Start of TEXT BLOCK
Small town amusements

This is terribly petty of me, but it’s something that always makes me laugh: watching someone in a pickup truck try to parallel park in downtown Morris. You have to understand that traffic is low, there’s always lots of open parking spots, so it’s a skill that doesn’t get exercised much out here. When someone tries it, hilarity ensues. It does snarl up the traffic something fierce — why, there were maybe four or five cars backed up, waiting for this fellow to quit jockeying back and forth and in and out of the lane — and the expressions of frustration in the driver and onlookers are something to see.

Having spent a few years commuting in an urban environment, you learn to slide into a narrow parking space fairly efficiently; also, this was in Philadelphia, where many practice either the ping-pong method (bouncing off the bumpers of the cars in front and back of you until you settle against the curb) or the hell-with-it method, where you just stop in the traffic lane and double-park while running your errands. Little towns are a little different.


  1. Henry Clay says

    My hometown in KY has about 3,000 folks in it. Much like your place, PZ, there isn’t a lot of need for parallel parking. For our driving test we had to parallel park behind one car, and no curb. An elderly lady lived down the street from the courthouse and never drove anywhere. Her car was parked in a wide gravel shoulder next to the road. Needless to say that part of the test wasn’t that hard to pass.

  2. Chet says

    Another Morris favorite is the “block both lanes of traffic on Atlantic Avenue as you and a buddy shoot the shit from the driver’s seat of both of your big trucks.”

  3. says

    It’s safe to say that the “ping-pong method” would probably get somebody shot if they tried it in my little hometown of 550.
End of TEXT BLOCK
> WORK TO DO:
**1.** Please write out the passage of the parking post from "Having spent a" up to and including "a little different.".
**2.** According to the parking post, in which city did the writer commute?
**3.** Rewrite the paragraph of the parking post that begins "Having spent a few years commuting" as a short list, keeping its main facts.
Start of SUPPLIED INFORMATION
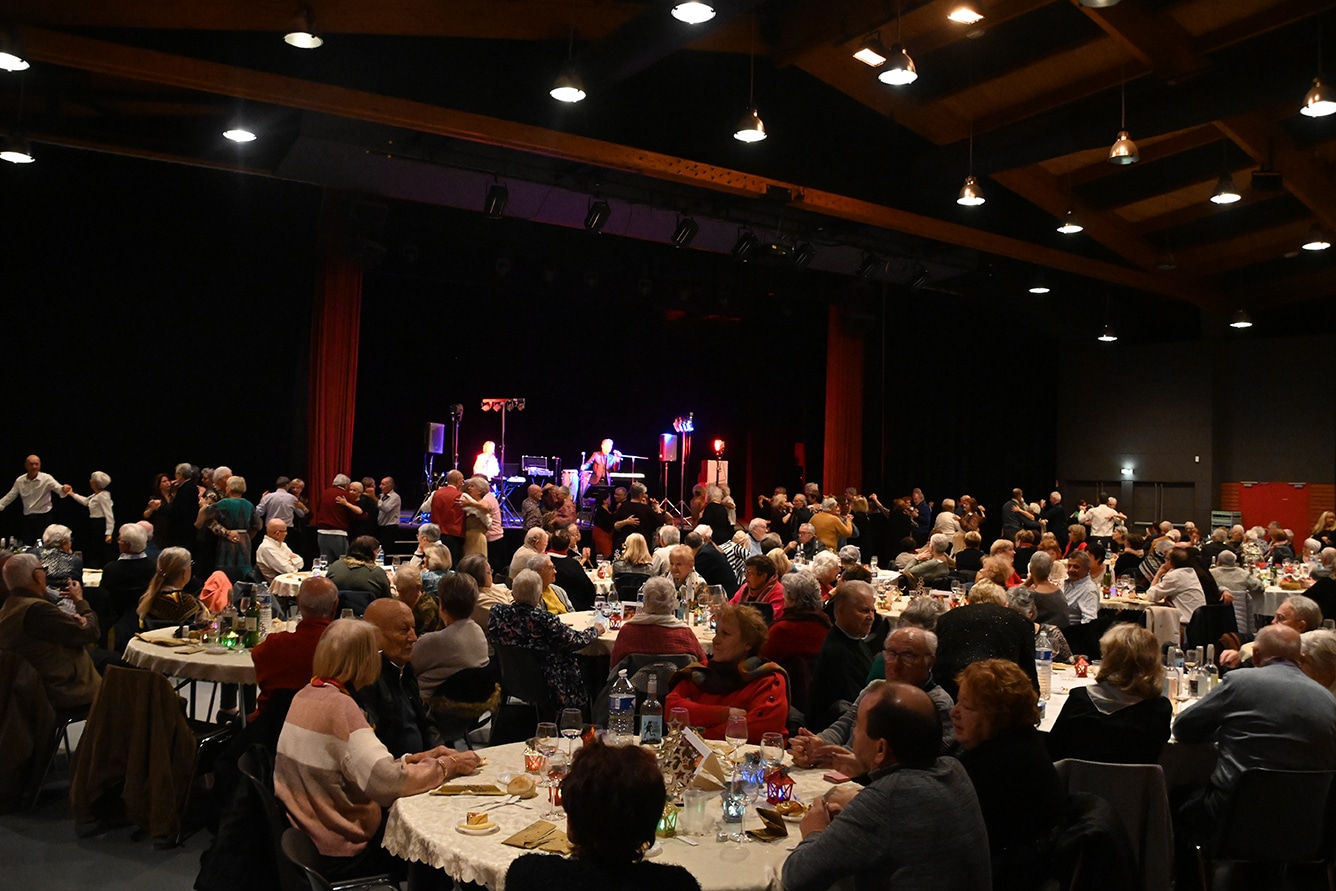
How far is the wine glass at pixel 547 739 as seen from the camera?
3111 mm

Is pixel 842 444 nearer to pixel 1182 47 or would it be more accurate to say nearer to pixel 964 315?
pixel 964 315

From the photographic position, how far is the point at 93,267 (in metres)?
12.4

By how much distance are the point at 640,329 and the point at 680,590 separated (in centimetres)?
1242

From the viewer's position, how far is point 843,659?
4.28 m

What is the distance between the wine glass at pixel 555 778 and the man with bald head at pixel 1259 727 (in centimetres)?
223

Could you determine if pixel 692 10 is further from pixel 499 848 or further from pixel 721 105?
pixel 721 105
End of SUPPLIED INFORMATION
Start of SUPPLIED INFORMATION
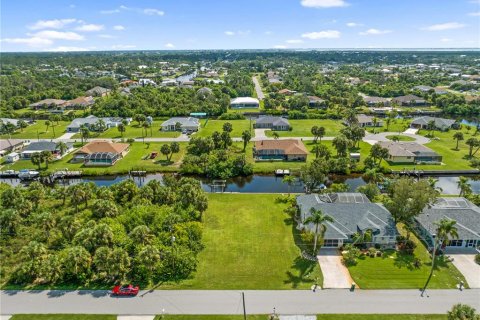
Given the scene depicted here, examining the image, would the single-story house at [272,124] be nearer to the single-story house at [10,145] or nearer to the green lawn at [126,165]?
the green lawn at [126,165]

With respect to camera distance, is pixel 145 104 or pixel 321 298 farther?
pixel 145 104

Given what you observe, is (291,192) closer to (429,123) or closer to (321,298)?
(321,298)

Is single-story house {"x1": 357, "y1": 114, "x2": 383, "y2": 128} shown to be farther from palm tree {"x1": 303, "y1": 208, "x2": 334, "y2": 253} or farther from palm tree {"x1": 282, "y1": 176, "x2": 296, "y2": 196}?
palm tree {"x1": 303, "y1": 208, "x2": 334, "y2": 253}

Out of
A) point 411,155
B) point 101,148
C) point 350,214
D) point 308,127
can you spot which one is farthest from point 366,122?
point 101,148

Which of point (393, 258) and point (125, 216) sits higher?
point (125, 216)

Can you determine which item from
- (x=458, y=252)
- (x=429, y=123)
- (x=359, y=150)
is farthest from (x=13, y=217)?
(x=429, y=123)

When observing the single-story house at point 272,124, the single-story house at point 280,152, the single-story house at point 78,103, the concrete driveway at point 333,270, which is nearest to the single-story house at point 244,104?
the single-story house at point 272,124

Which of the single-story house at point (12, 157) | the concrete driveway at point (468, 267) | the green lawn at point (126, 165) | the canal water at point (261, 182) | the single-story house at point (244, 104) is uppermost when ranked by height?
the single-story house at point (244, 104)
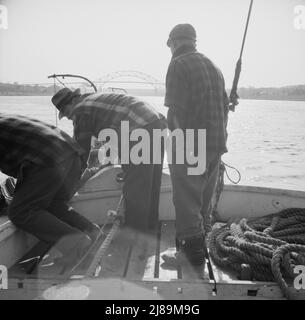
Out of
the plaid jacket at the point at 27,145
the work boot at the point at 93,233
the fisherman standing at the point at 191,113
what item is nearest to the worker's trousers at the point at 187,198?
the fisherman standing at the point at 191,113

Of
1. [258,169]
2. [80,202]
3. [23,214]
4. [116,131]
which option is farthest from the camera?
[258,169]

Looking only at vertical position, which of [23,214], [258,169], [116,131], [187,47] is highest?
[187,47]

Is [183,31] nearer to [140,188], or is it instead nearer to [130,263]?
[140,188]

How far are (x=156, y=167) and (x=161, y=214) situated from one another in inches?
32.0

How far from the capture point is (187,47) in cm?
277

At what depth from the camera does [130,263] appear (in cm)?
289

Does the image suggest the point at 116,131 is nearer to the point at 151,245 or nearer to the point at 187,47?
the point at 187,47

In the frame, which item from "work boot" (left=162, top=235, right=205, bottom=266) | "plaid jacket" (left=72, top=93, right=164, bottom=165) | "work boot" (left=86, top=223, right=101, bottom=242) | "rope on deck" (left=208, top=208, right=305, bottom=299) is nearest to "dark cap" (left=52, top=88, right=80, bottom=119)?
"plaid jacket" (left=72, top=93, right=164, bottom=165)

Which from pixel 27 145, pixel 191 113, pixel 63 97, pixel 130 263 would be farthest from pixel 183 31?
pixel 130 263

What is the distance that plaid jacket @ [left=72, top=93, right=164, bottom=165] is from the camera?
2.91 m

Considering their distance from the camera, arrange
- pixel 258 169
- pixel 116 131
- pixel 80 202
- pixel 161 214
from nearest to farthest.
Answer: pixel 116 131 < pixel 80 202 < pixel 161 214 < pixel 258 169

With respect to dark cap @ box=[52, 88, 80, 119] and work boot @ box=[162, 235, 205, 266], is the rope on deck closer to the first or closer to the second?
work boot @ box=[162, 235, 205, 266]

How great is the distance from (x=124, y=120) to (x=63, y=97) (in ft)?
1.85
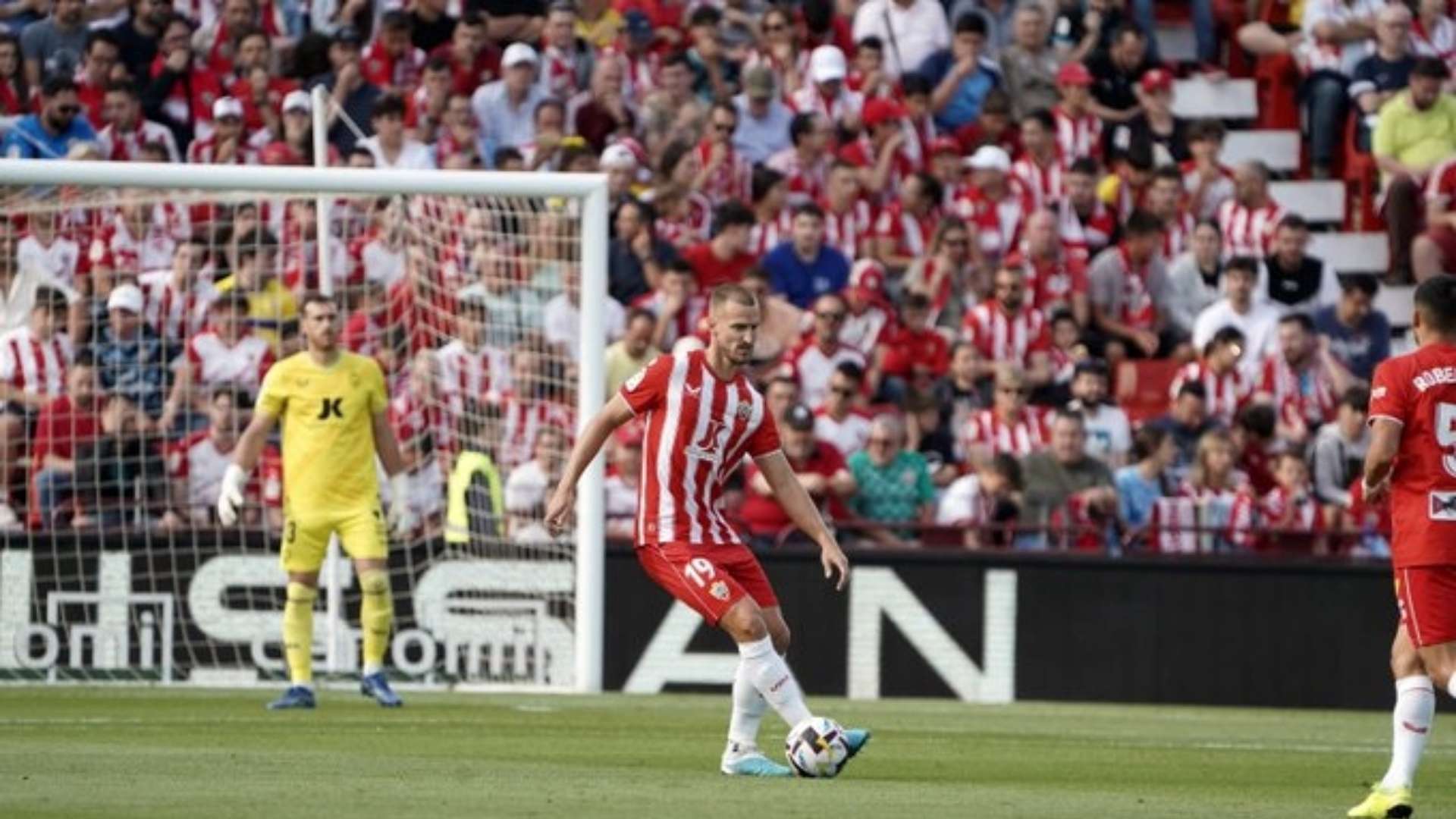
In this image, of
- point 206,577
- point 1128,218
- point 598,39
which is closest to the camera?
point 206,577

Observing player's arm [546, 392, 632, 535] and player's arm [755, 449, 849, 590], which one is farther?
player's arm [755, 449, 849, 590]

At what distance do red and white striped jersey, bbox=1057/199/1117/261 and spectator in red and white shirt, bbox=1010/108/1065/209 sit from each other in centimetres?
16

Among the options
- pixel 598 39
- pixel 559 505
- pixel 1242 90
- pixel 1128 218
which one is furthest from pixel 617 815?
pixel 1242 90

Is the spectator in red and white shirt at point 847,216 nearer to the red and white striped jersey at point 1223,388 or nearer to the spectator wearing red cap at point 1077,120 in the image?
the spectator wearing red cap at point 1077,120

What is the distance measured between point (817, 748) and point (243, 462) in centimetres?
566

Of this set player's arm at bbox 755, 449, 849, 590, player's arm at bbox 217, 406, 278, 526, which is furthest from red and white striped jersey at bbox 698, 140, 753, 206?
End of SUPPLIED INFORMATION
> COMPLETED EXERCISE:
**1.**
Having spent a few years commuting in an urban environment, you learn to slide into a narrow parking space fairly efficiently; also, this was in Philadelphia, where many practice either the ping-pong method (bouncing off the bumpers of the cars in front and back of you until you settle against the curb) or the hell-with-it method, where you just stop in the traffic lane and double-park while running your errands. Little towns are a little different.

**2.** Philadelphia.

**3.**
- A few years of urban commuting teaches you to slip into a narrow parking space fairly efficiently.
- The writer's commuting was in Philadelphia, where many drivers use one of two methods:
  - The ping-pong method: bouncing off the bumpers of the cars in front and behind until you settle against the curb.
  - The hell-with-it method: stopping in the traffic lane and double-parking while running errands.
- Little towns are a little different.